Description

An exploration of Crowley’s relationship with the United States

• Details Crowley’s travels, passions, literary and artistic endeavors, sex magick, and psychedelic experimentation

• Investigates Crowley’s undercover intelligence adventures that actively promoted U.S. involvement in WWI

• Includes an abundance of previously unpublished letters and diaries

Occultist, magician, poet, painter, and writer Aleister Crowley’s three sojourns in America sealed both his notoriety and his lasting influence. Using previously unpublished diaries and letters, Tobias Churton traces Crowley’s extensive travels through America and his quest to implant a new magical and spiritual consciousness in the United States, while working to undermine Germany’s propaganda campaign to keep the United States out of World War I.

Masterfully recreating turn-of-the-century America in all its startling strangeness, Churton explains how Crowley arrived in New York amid dramatic circumstances in 1900. After other travels, in 1914 Crowley returned to the U.S. and stayed for five years: turbulent years that changed him, the world, and the face of occultism forever. Diving deeply into Crowley’s 5-year stay, we meet artists, writers, spies, and government agents as we uncover Crowley’s complex work for British and U.S. intelligence agencies. Exploring Crowley’s involvement with the birth of the Greenwich Village radical art scene, we discover his relations with writers Sinclair Lewis and Theodore Dreiser and artists John Butler Yeats, Leon Engers Kennedy, and Robert Winthrop Chanler while living and lecturing on now-vanished “Genius Row.” We experience his love affairs and share Crowley’s hard times in New Orleans and his return to health, magical dynamism, and the most colorful sex life in America. We examine his controversial political stunts, his role in the sinking of the passenger ship Lusitania, his making of the “Elixir of Life” in 1915, his psychedelic experimentation, his prolific literary achievements, and his run-in with Detroit Freemasonry. We also witness Crowley’s influence on Scientology founder L. Ron Hubbard and rocket fuel genius Jack Parsons. We learn why J. Edgar Hoover wouldn’t let Crowley back in the country and why the FBI raided Crowley’s organization in LA.

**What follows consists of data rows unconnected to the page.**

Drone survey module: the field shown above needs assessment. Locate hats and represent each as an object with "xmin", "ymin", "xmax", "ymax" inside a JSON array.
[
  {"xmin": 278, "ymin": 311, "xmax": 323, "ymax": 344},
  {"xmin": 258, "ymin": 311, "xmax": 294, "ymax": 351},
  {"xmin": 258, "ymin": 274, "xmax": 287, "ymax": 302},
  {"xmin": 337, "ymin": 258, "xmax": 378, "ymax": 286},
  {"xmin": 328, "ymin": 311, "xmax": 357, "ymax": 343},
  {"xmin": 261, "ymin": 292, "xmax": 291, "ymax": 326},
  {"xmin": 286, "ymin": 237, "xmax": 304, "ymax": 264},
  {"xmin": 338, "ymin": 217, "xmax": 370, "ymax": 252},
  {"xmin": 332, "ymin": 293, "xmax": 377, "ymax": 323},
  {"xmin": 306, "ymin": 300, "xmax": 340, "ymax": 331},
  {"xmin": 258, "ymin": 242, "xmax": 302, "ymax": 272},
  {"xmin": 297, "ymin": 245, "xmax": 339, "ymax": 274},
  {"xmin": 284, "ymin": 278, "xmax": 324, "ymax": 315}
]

Offering a 20th-century history of the occult movement in the United States, Churton shows how Crowley’s U.S. visits laid the groundwork for the establishment of his syncretic “religion” of Thelema and the now flourishing OTO, as well as how Crowley’s final wish was to have his ashes scattered in the Hamptons.

About the author(s)

Tobias Churton is Britain’s leading scholar of Western Esotericism, a world authority on Gnosticism, Hermeticism, and Rosicrucianism. He is a filmmaker and the founding editor of the magazine Freemasonry Today. An Honorary Fellow of Exeter University, where he is faculty lecturer in Rosicrucianism and Freemasonry, he holds a master’s degree in Theology from Brasenose College, Oxford, and created the award-winning documentary series and accompanying book The Gnostics, as well as several other films on Christian doctrine, mysticism, and magical folklore. The author of many books, including Gnostic Philosophy, The Invisible History of the Rosicrucians, and Aleister Crowley: The Beast in Berlin, he lives in England.

Reviews

Aleister Crowley in America focuses sharply and drills down into Crowley’s formative U.S. period, burgeoning with rich and surprising depth beyond what is possible in a life-spanning biography. This story deserves a book of its own, and Tobias Churton demonstrates here that the Beast is indeed in the details.”

“Churton has sifted through a mass of material--from long-neglected documents to the latest researches of contemporary Crowley scholars--to put together this comprehensive and intriguing study of the years the Beast spent in America. He brings fresh eyes to old controversies, such as the true nature of Crowley’s political activities during the First World War, and presents a work that anyone interested in the history of Crowley and his circle will read with enthusiasm.”

“This beautifully produced and richly documented history tracks and clarifies Crowley’s myriad experiences in America. Tobias Churton admirably sorts out fact from fantasy and shines an illuminating light on a misunderstood facet of Crowley’s career.”

“Way beyond the standard Crowley hagiographies, Churton’s books always put the Great Beast in cultural context. This fascinating mustread is no exception; it’s an invaluable, well-researched, and highly entertaining insight into the great magician’s life, thoughts, and scandals during his American adventures.”